Now let’s talk about the reality that parents of children with special needs encountered at the end of the last school year and will likely encounter at the beginning of the next one. Our kids have been left behind. Take, for example, a child on the autism spectrum who is high functioning and in a mainstreamed classroom with a dedicated aide, or a classroom aide. Now that kid is expected to sit at home in front of a computer and sit at a table doing worksheets without that aide. I have spoken to so many parents who thought to themselves, “well, it’s the end of the school year, they’ll catch up next year”, and completely abandoned forcing their kids to attend class and let them be, in order to keep the peace and maintain sanity. Now, looking ahead to doing this for the start of the school year all over again, parents *in our area* are getting little to no information on how the school day is going to be structured, and how kids with special needs are going to be supported.

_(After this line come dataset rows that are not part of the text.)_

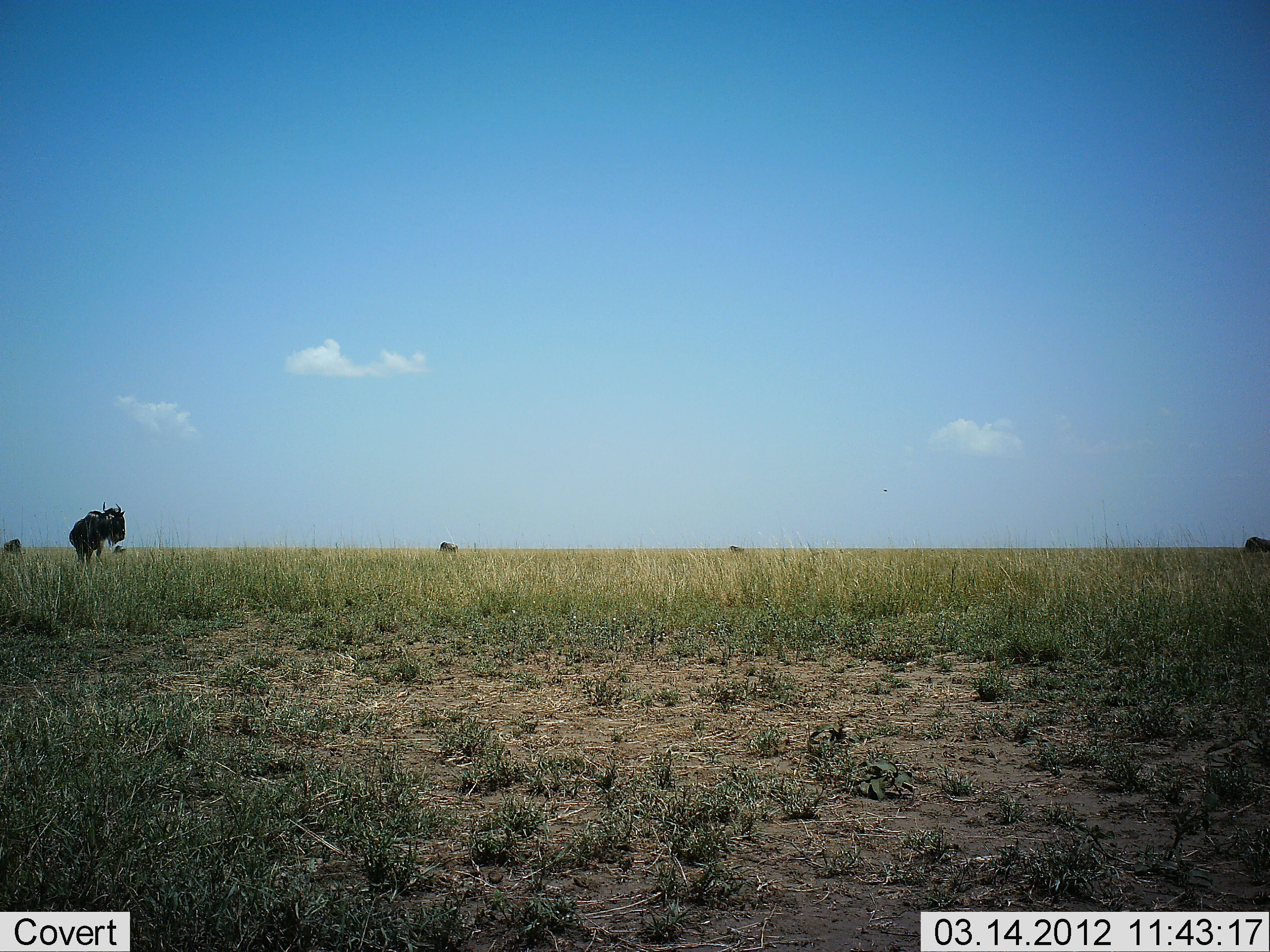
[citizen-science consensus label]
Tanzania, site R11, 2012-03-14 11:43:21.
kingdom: Animalia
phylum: Chordata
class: Mammalia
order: Artiodactyla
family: Bovidae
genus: Connochaetes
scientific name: Connochaetes taurinus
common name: blue wildebeest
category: wildebeest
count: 5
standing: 92%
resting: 0%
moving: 4%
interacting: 0%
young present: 0%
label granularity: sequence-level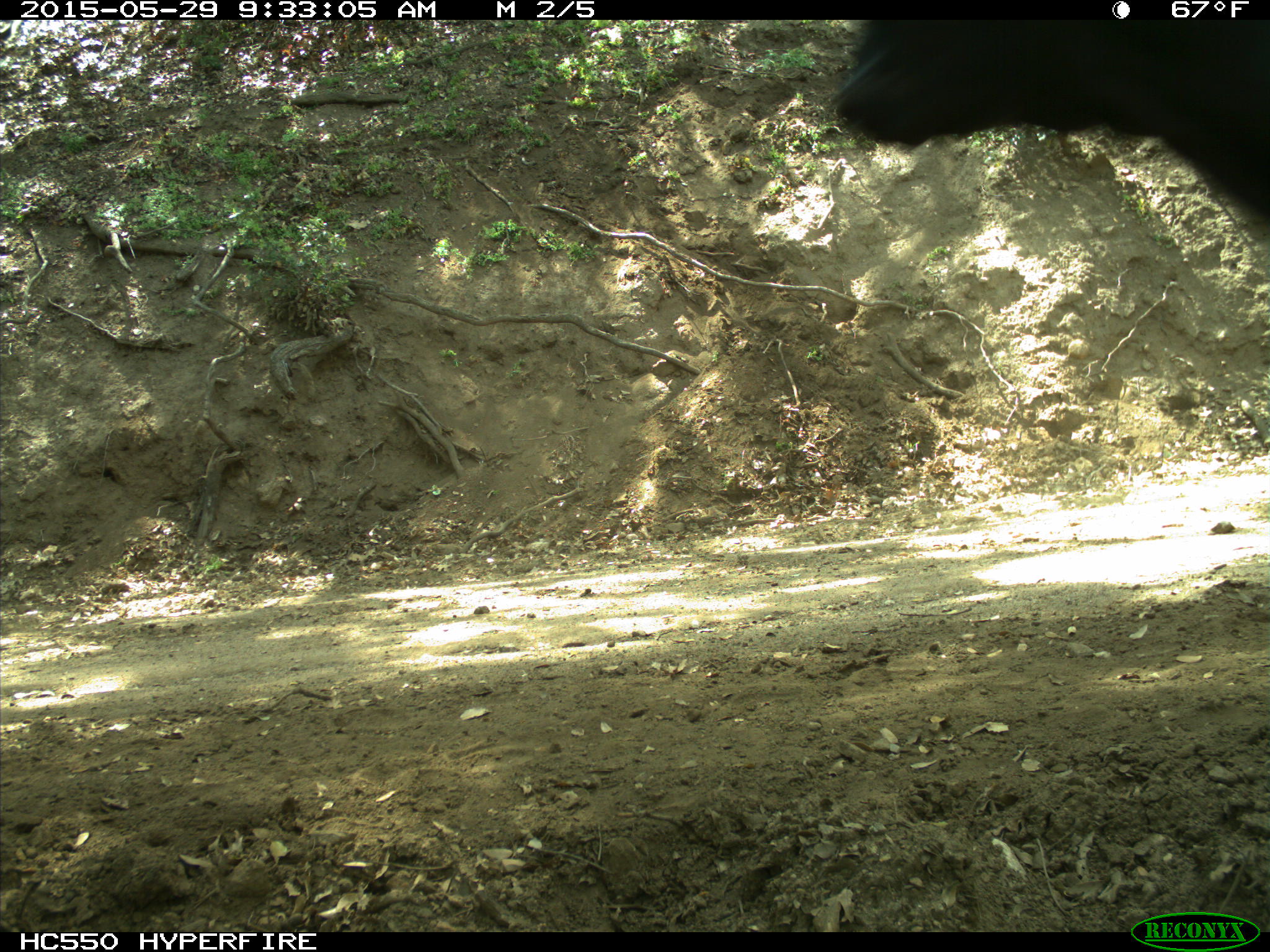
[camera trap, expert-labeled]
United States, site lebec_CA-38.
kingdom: Animalia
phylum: Chordata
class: Mammalia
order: Artiodactyla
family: Bovidae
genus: Bos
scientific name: Bos taurus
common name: domestic cow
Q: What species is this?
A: Bos taurus (domestic cow).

Who is going to sit with our special needs children and make sure they can attend to a computer screen, that they can sit and respond to their teacher, that they can get anything out of the instruction being offered? Is it a parent who is also trying to work from home? Is it a parent who may not have a great grasp of the English language? Is it a grandmother who is now a primary caregiver to children because both parents are essential workers who work outside of the home? This absolutely cannot be the answer. This is where applied behavior analysis needs to come in to play, but unfortunately, we cannot. I have been informed by several insurance companies, who largely fund the services I provide, that they will not be funding services during “instruction”, meaning when the zoom video goes live, we are not allowed to provide support.

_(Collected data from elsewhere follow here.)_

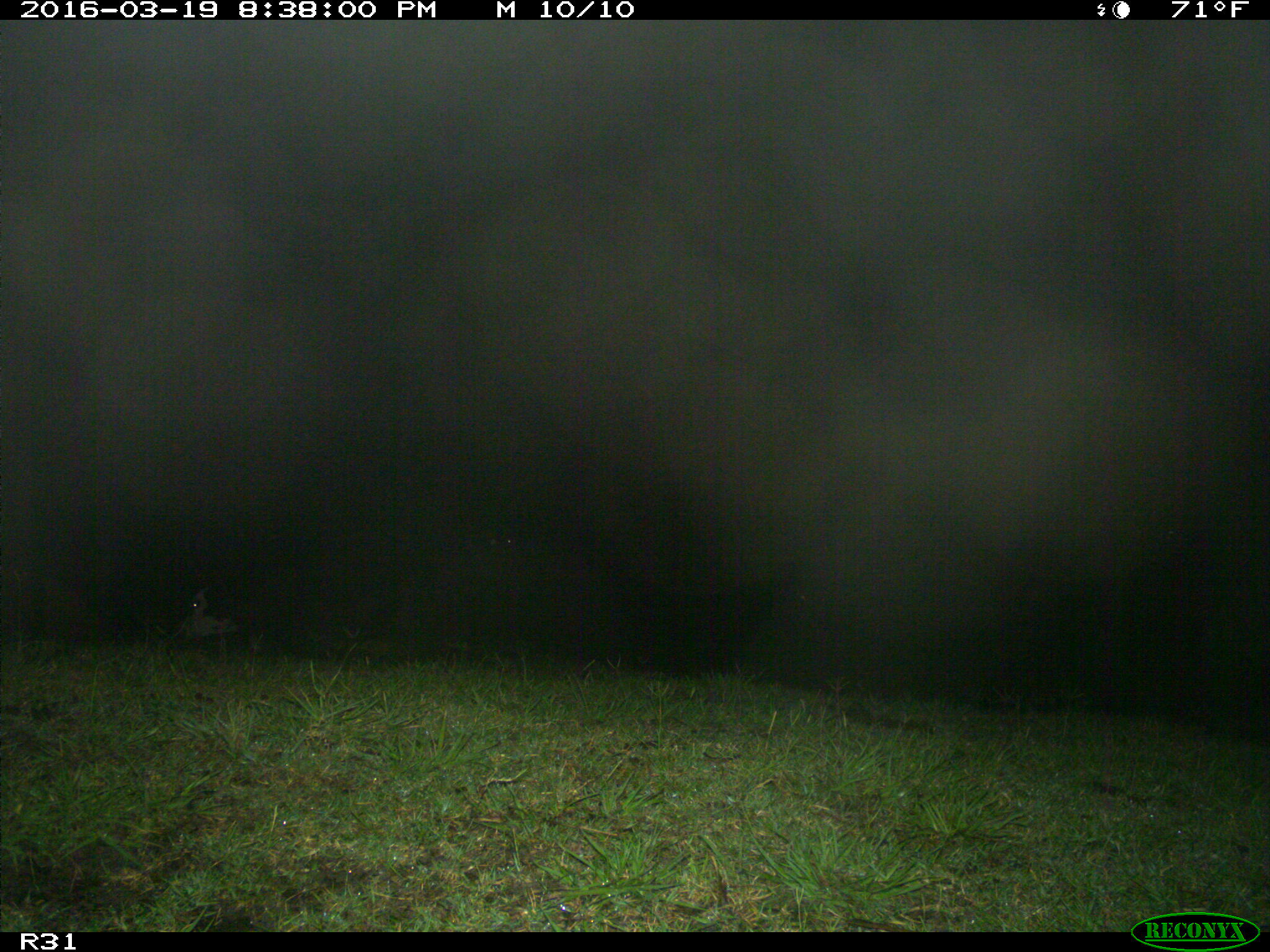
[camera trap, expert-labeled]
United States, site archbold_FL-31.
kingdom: Animalia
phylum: Chordata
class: Mammalia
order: Artiodactyla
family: Bovidae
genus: Bos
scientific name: Bos taurus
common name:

I bring this to you as a clinician, desperately trying to figure out how to support the families that depend on the service we provide, and also as a working parent of a child with autism, who has been told that his speech therapy, occupational therapy, and developmental pre-k will be provided to him via zoom. He’s 3. He has an amazing team of ABA therapists who work with him 30 hours per week and have made amazing strides in his communication, socialization, and behavior, and they are being pushed out of his additional therapies and educational experience by the insurance company funding a portion of his program.
Insurance companies used to have a leg to stand on, school was school, home and community were separate. Separate goals were worked on in separate settings. Given the current state of affairs (that’s my nice way of putting that the world is on fire), the line of school vs. home no longer exists, yet school districts and insurance companies have yet to see it this way. Don’t get me wrong, insurance companies quickly changed their tune regarding Telehealth and approved it across the board shortly into our stay at home orders, so I hope that by bringing this huge inequality to light, we may be able to move the needle once again in the direction of flexibility and support when parents and children need it the most.
Flexibility has to be the name of the game. Everyone has to be flexible; parents of school-aged children know this better than anyone else at this point, but the flexibility also has to extend to our school districts and insurance companies. Education is not just learning your math facts and how to win a spelling bee, it is about learning how to be a student. How to sit, be respectful of others, compromise, listen, and engage. Without these essential skills being addressed during the educational experience, we are doing a major disservice to the future educational potential of our special needs kiddos.